- SUPPLIED ENTRIES:
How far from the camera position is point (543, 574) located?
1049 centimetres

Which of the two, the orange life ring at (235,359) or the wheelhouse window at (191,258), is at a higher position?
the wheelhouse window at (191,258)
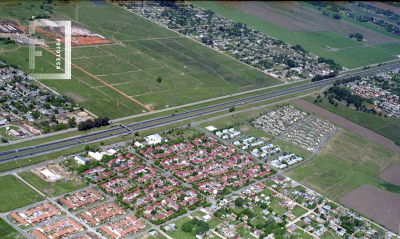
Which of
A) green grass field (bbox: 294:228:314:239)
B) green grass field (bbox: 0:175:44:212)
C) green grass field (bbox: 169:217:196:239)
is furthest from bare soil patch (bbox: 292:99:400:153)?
green grass field (bbox: 0:175:44:212)

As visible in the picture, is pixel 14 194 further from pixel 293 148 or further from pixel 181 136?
pixel 293 148

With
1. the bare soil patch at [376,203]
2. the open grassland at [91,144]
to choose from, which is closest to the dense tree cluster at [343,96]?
the open grassland at [91,144]

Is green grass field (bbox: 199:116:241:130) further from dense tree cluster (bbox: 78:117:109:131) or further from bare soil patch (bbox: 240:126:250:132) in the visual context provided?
dense tree cluster (bbox: 78:117:109:131)

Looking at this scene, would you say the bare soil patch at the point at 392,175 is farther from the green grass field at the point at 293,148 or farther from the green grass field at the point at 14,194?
the green grass field at the point at 14,194

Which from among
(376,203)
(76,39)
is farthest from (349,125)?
(76,39)

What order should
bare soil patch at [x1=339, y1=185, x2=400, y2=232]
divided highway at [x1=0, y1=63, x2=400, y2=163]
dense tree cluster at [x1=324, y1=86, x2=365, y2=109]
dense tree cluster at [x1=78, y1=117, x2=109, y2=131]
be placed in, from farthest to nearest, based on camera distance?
1. dense tree cluster at [x1=324, y1=86, x2=365, y2=109]
2. dense tree cluster at [x1=78, y1=117, x2=109, y2=131]
3. divided highway at [x1=0, y1=63, x2=400, y2=163]
4. bare soil patch at [x1=339, y1=185, x2=400, y2=232]

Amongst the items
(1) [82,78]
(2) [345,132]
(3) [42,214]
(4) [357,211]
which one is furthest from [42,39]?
(4) [357,211]

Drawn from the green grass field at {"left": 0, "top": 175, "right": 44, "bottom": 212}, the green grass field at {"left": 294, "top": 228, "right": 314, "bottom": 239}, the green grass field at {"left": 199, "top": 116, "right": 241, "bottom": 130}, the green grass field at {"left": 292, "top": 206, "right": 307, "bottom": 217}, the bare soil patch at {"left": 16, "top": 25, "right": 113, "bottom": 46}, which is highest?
the bare soil patch at {"left": 16, "top": 25, "right": 113, "bottom": 46}
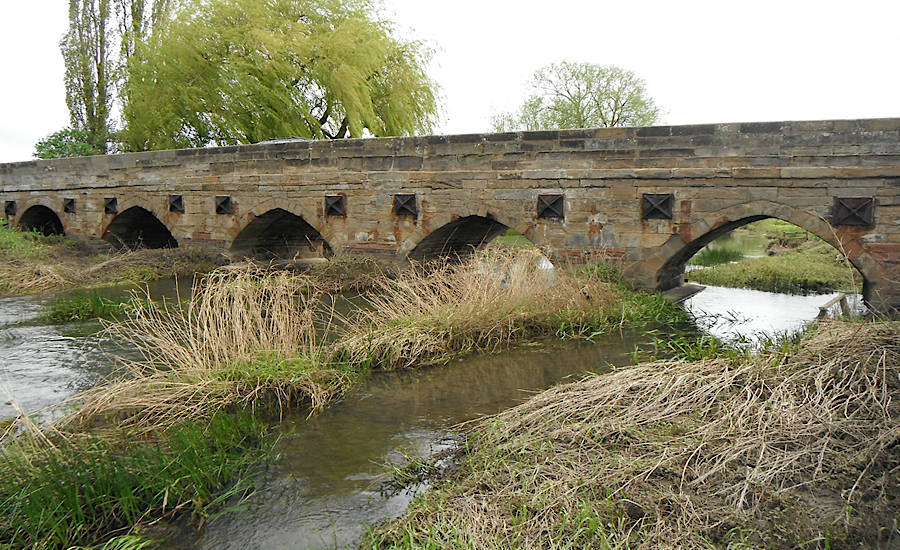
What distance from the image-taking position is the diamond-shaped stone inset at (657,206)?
10.2 metres

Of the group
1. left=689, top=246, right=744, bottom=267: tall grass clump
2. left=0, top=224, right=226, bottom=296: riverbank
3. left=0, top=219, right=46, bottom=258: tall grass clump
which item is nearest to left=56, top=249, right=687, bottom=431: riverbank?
left=0, top=224, right=226, bottom=296: riverbank

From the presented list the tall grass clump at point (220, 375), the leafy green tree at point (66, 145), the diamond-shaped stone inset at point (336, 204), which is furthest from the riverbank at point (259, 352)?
the leafy green tree at point (66, 145)

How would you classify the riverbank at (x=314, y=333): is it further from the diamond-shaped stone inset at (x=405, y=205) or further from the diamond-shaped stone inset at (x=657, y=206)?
the diamond-shaped stone inset at (x=405, y=205)

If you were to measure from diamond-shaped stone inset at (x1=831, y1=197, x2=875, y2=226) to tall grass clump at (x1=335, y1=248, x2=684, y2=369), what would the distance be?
9.62ft

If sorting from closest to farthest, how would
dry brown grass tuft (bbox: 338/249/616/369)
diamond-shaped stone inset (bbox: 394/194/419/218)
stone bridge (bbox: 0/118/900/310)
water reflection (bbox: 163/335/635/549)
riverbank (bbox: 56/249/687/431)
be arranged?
1. water reflection (bbox: 163/335/635/549)
2. riverbank (bbox: 56/249/687/431)
3. dry brown grass tuft (bbox: 338/249/616/369)
4. stone bridge (bbox: 0/118/900/310)
5. diamond-shaped stone inset (bbox: 394/194/419/218)

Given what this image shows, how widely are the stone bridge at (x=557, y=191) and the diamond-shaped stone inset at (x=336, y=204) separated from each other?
34 millimetres

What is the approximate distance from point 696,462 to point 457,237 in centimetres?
1008

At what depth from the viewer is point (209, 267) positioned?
14.4 meters

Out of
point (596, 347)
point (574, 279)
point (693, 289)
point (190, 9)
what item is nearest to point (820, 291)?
point (693, 289)

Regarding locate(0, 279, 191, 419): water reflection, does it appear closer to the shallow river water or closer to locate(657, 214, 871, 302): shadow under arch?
the shallow river water

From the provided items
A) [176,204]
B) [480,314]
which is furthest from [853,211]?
[176,204]

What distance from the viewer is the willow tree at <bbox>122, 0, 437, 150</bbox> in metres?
21.2

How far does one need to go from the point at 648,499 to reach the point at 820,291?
10849 millimetres

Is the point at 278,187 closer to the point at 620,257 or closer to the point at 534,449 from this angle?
the point at 620,257
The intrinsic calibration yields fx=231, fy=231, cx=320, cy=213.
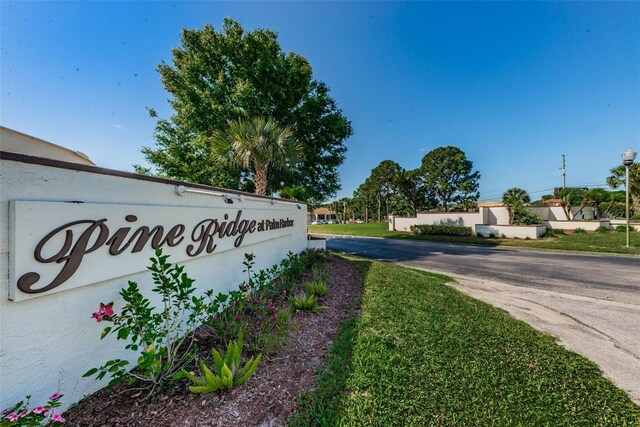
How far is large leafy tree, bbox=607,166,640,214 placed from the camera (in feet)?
73.7

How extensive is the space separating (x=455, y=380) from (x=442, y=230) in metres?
22.3

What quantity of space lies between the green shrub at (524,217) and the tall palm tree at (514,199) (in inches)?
15.3

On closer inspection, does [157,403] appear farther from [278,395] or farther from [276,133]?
[276,133]

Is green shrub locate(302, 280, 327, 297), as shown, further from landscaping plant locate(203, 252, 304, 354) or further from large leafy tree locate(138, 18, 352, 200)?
large leafy tree locate(138, 18, 352, 200)

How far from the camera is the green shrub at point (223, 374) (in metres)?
2.29

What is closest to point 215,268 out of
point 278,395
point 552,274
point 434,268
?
point 278,395

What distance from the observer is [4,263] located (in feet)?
5.90

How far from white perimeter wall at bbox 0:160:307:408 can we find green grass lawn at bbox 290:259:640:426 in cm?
219

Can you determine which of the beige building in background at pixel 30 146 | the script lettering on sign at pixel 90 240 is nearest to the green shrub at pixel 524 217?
the script lettering on sign at pixel 90 240

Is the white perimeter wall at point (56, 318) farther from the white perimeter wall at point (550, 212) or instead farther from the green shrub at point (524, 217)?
the white perimeter wall at point (550, 212)

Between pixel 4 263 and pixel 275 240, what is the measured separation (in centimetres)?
536

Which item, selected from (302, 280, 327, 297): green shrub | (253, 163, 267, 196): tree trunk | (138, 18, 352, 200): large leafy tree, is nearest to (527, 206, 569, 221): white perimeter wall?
(138, 18, 352, 200): large leafy tree

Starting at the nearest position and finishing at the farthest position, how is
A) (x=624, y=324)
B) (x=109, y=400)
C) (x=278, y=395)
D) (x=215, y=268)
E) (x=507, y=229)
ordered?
1. (x=109, y=400)
2. (x=278, y=395)
3. (x=215, y=268)
4. (x=624, y=324)
5. (x=507, y=229)

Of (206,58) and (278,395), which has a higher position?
(206,58)
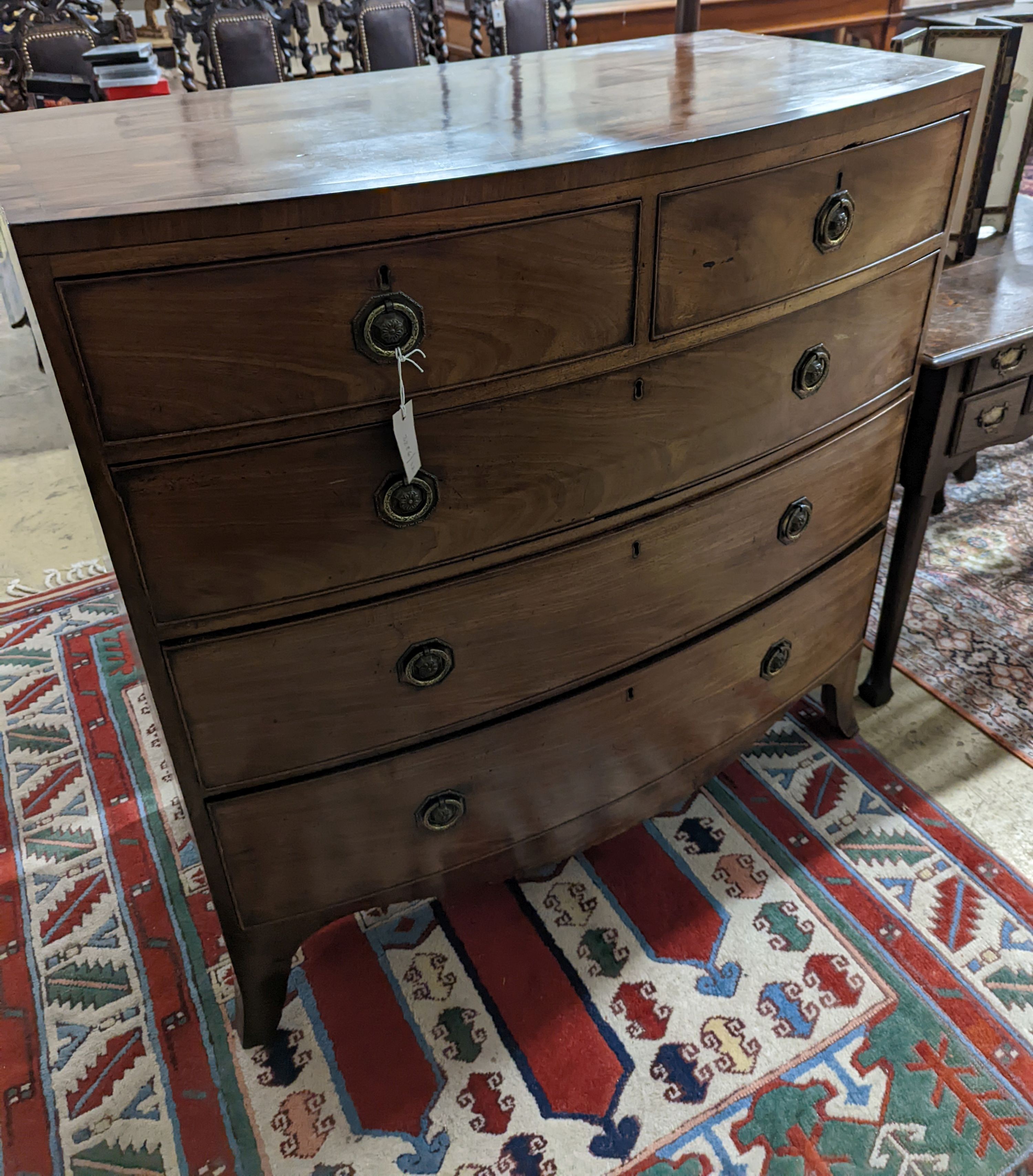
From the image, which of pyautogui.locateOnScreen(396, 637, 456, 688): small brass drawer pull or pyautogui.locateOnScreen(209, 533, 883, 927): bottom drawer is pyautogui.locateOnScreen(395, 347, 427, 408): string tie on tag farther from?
pyautogui.locateOnScreen(209, 533, 883, 927): bottom drawer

- WHAT IS ASKED: Copy the lines from the one with "What order should" to the one with "1. dense tree", reproducing each line word for word.

- SOLUTION FOR THIS TASK:
What order should
bare soil patch at [x1=339, y1=185, x2=400, y2=232]
divided highway at [x1=0, y1=63, x2=400, y2=163]
dense tree cluster at [x1=324, y1=86, x2=365, y2=109]
dense tree cluster at [x1=78, y1=117, x2=109, y2=131]
be placed in, from farthest to nearest, based on camera distance?
1. dense tree cluster at [x1=324, y1=86, x2=365, y2=109]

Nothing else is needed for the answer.